_Problem description_.
Make an exact copy of all the data, pictures excluded.

_Source material_.
---

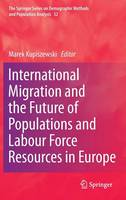 International Migration and the ...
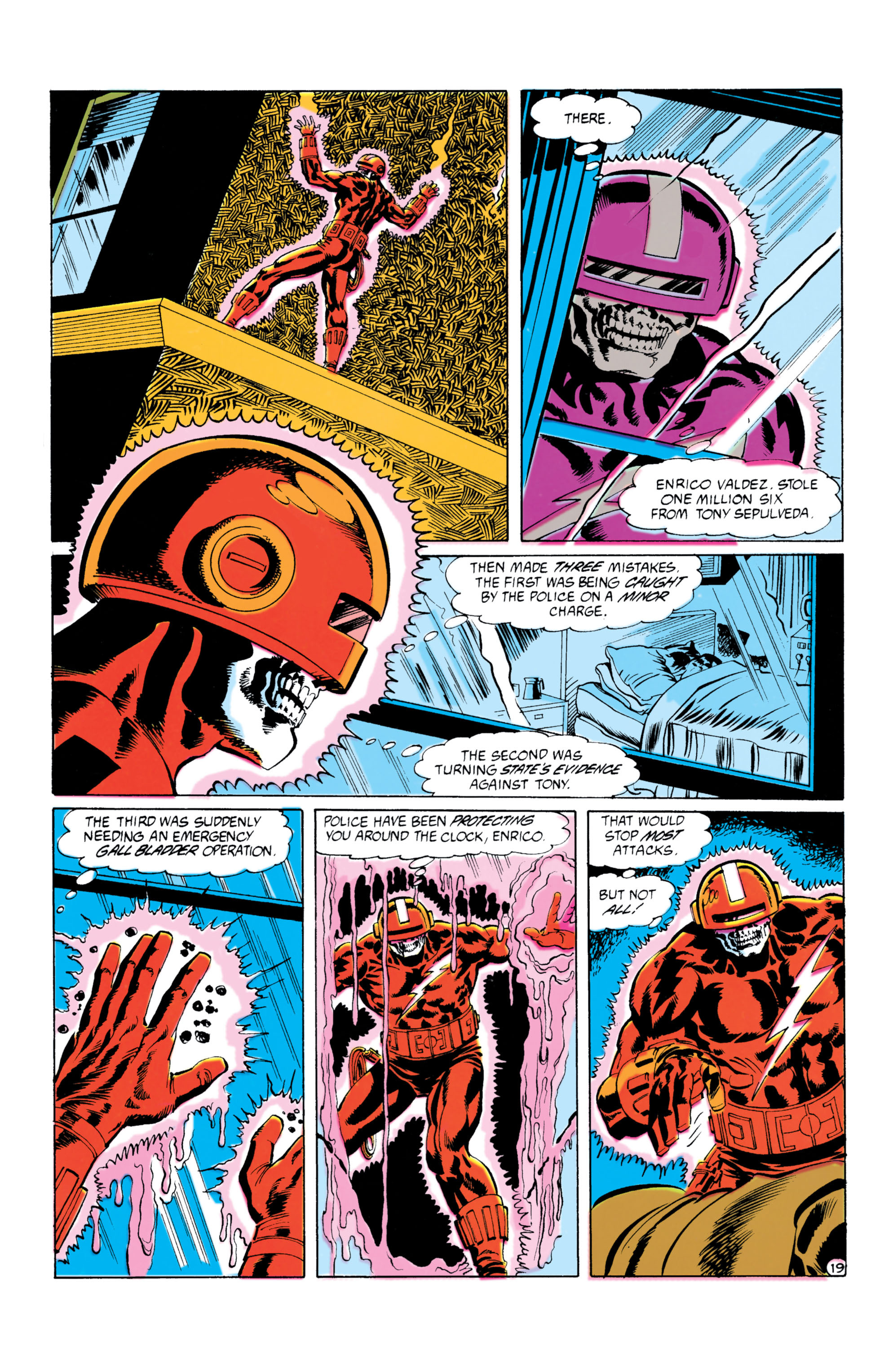 Detective Comics (1937) 626 Page 19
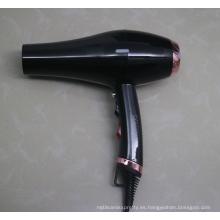 Precio barato belleza herramientas para el cabello secador de pelo que sopla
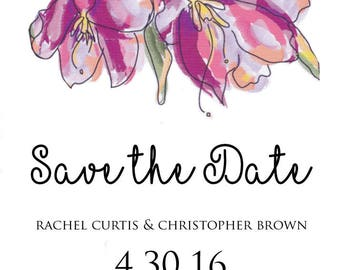 Watercolor flowers digital save the date,pink and purple watercolor flowers digital save the date, purple,pink flowers digital save the date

---

_Solution to this problem_.
 International Migration and the ...
 Detective Comics (1937) 626 Page 19
 Precio barato belleza herramientas para el cabello secador de pelo que sopla
 Watercolor flowers digital save the date,pink and purple watercolor flowers digital save the date, purple,pink flowers digital save the date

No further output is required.